Retailers Say January
Ends on Mixed Note
NEW YORK — The fiscal month of January ended on a mixed note for retailers, as retail sales rose marginally on a week-over-week basis. For the week ending Jan. 28, weekly retail sales rose modestly by 0.1%, according to the International Council of Shopping Centers (ICSC) and the Goldman Sachs Weekly Chain Store Sales Index. However, on a year-over-year basis, retail sales rose sharply by 3.9% to end the fiscal month, which was lifted by a weather-depressed sales performance during the same week of 2011. “With the fiscal month and year coming to a close this past week, retail sales once again showed how much sales patterns can shift, especially in January,” said Michael Niemira, ICSC vice president of research and chief economist. “The good news is that sales on a year-over-year basis continue to show strength, which is a positive sign as the industry moves into the new fiscal year beginning this week.” For January, ICSC Research anticipates that January comparable-store sales for the retail industry will increase by 2% to 3% on a year-over-year basis when retailers release their monthly sales figures in February.
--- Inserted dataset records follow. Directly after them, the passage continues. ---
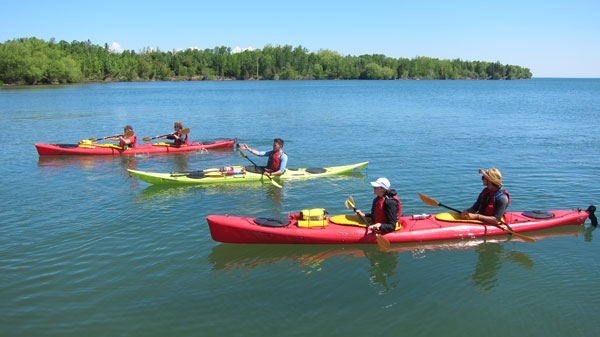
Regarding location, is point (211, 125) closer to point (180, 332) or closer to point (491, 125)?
point (491, 125)

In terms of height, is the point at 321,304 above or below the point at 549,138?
below

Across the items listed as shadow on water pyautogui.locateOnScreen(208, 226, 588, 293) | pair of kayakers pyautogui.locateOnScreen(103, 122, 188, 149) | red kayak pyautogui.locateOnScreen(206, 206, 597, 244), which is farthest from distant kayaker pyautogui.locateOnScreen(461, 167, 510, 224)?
pair of kayakers pyautogui.locateOnScreen(103, 122, 188, 149)

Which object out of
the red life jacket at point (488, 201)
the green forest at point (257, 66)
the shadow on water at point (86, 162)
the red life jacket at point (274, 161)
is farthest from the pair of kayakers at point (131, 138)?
the green forest at point (257, 66)

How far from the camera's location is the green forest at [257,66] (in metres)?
104

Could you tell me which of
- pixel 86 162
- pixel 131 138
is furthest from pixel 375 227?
pixel 86 162

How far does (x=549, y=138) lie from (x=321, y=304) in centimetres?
1878

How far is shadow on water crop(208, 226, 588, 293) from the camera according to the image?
24.9 feet

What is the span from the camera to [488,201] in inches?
333

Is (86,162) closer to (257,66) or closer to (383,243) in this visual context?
(383,243)

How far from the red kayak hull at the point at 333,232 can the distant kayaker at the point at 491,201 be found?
219mm

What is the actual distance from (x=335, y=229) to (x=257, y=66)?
423 feet

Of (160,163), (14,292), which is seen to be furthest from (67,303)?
(160,163)

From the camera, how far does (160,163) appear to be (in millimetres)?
15828

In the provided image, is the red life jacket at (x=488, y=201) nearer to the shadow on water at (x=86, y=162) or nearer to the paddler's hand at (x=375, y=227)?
the paddler's hand at (x=375, y=227)
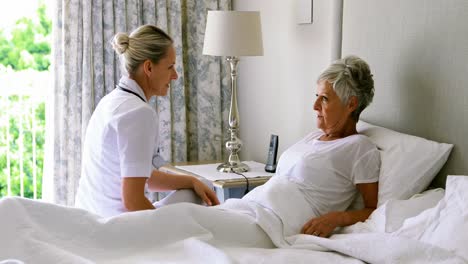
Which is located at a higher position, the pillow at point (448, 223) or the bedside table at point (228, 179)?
the pillow at point (448, 223)

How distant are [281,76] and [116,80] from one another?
1.00 m

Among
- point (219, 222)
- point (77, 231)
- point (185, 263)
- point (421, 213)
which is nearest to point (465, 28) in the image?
point (421, 213)

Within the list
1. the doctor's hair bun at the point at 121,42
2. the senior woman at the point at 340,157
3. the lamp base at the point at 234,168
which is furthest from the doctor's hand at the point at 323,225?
the lamp base at the point at 234,168

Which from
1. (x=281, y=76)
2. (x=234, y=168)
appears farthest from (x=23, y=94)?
(x=281, y=76)

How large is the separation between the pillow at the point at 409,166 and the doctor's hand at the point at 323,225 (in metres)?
0.17

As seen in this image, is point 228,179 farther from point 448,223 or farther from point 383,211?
point 448,223

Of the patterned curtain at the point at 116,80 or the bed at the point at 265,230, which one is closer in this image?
the bed at the point at 265,230

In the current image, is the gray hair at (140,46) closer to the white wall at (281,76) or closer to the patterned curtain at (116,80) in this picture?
the white wall at (281,76)

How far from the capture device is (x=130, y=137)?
2527 millimetres

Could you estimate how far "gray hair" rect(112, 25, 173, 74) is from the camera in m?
2.69

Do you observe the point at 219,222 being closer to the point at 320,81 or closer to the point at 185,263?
the point at 185,263

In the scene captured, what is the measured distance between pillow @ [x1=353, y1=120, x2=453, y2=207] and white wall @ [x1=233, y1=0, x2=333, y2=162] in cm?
102

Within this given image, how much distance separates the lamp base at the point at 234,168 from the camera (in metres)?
3.73

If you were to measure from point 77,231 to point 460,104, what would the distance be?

The Weekly Chain Store Sales Snapshot measures U.S. nominal same-store or comparable-store sales excluding restaurant and vehicle demand. The weekly index is constructed as a sales-weighted geometric average growth rate to preserve long-term consistency, and is statistically benchmarked to a broad-based, monthly retail-industry sales aggregate that currently represents approximately 40 retail chain stores, also compiled by ICSC.